All that is wanted is a word-for-word copy of the line with "family: Colubridae" and every line after it in the data below.
--- Source data ---
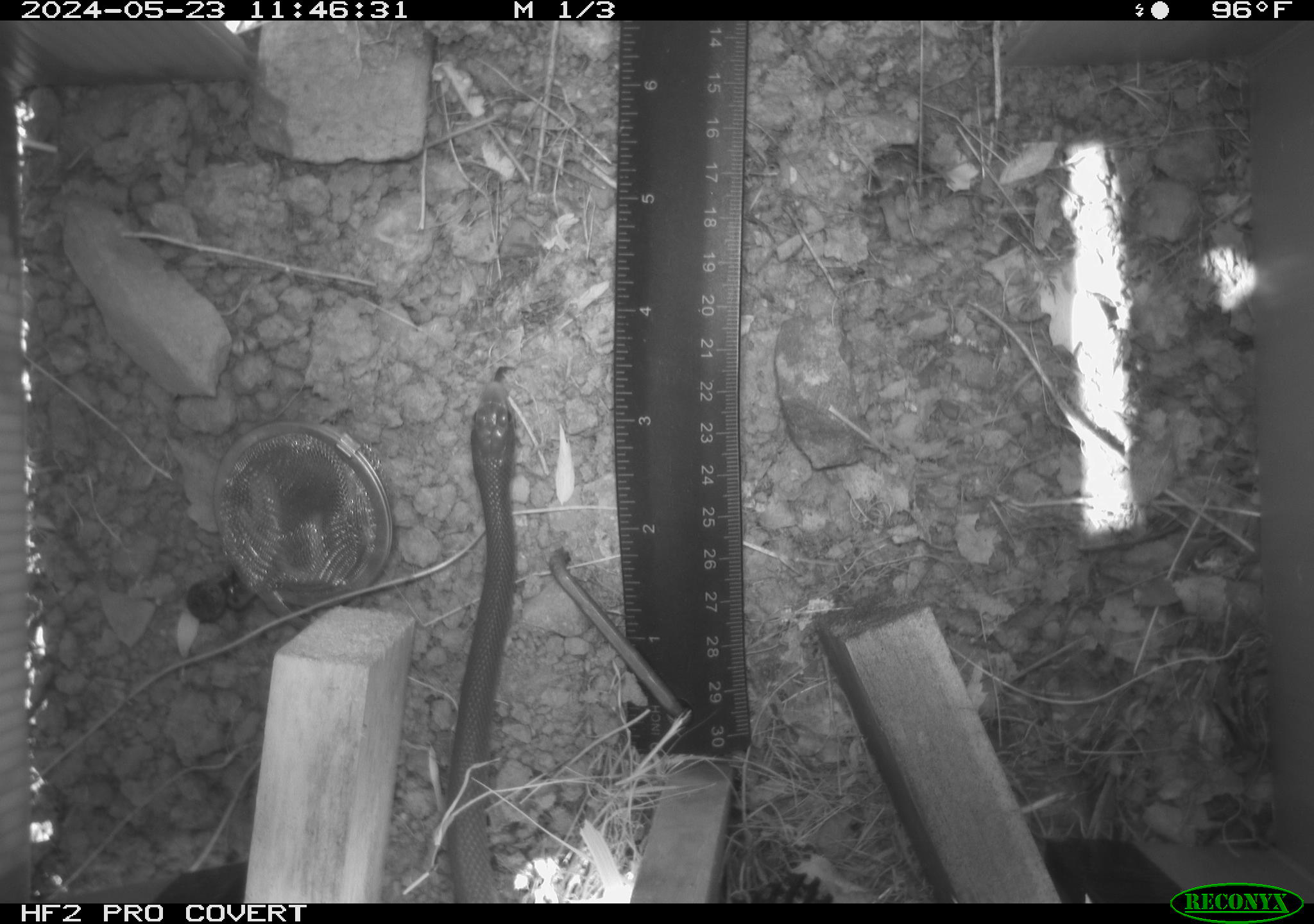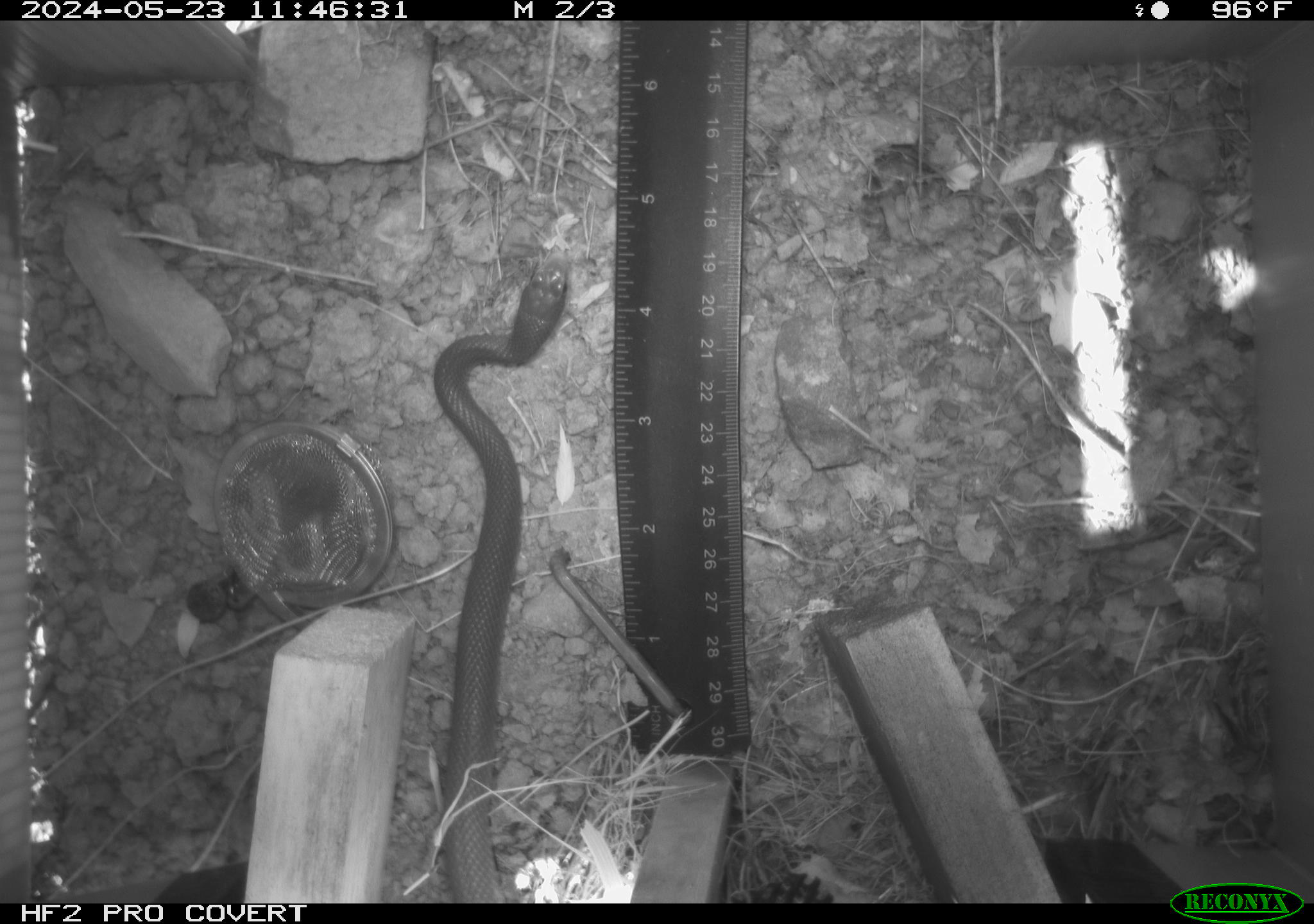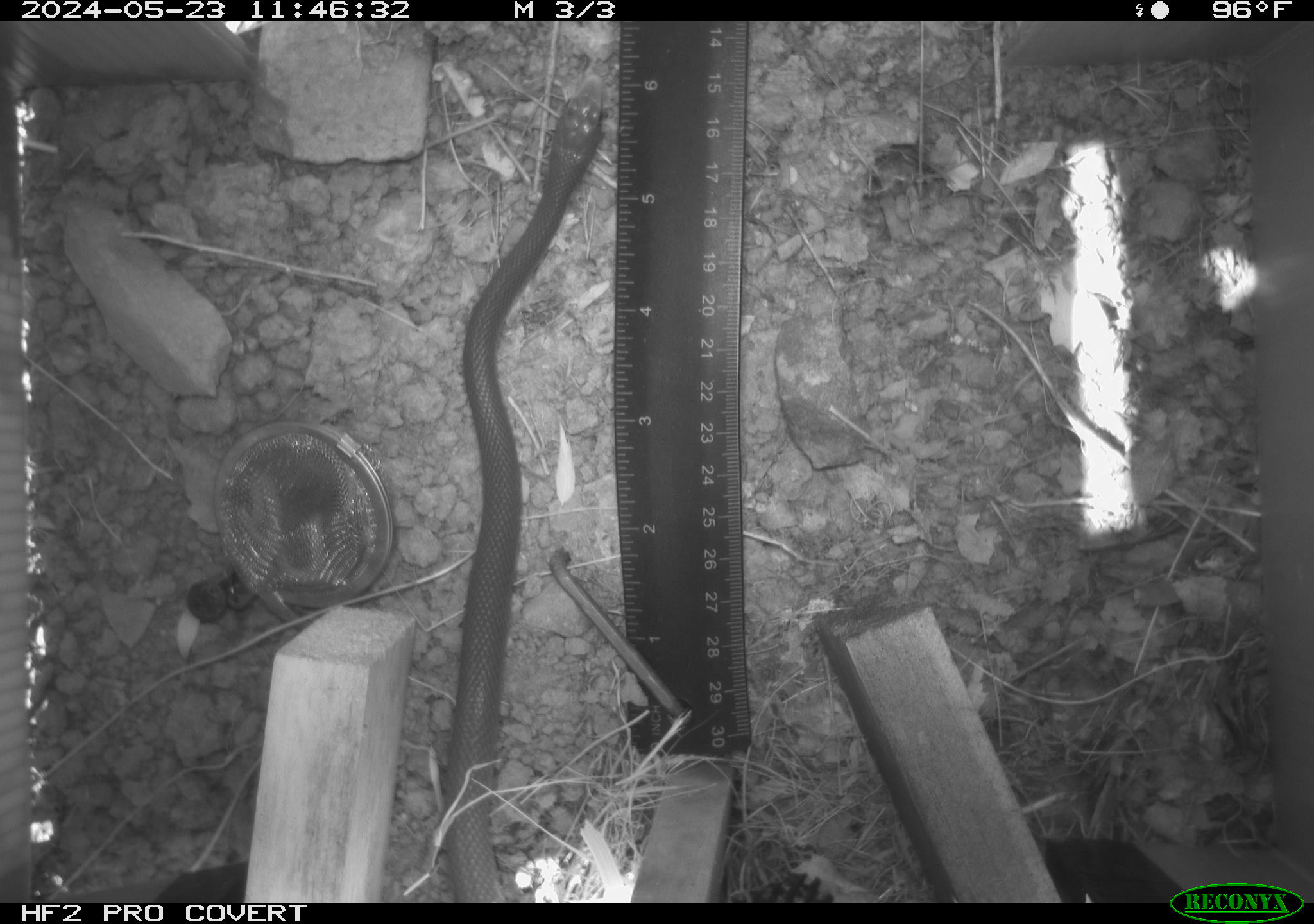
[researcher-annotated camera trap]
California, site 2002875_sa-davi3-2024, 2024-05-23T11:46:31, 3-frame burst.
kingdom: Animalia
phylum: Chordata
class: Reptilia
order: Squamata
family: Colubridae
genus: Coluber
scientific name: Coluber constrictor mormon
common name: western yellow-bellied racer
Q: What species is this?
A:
---
**Your response**
family: Colubridae
genus: Coluber
scientific name: Coluber constrictor mormon
common name: western yellow-bellied racer
Q: What species is this?
A:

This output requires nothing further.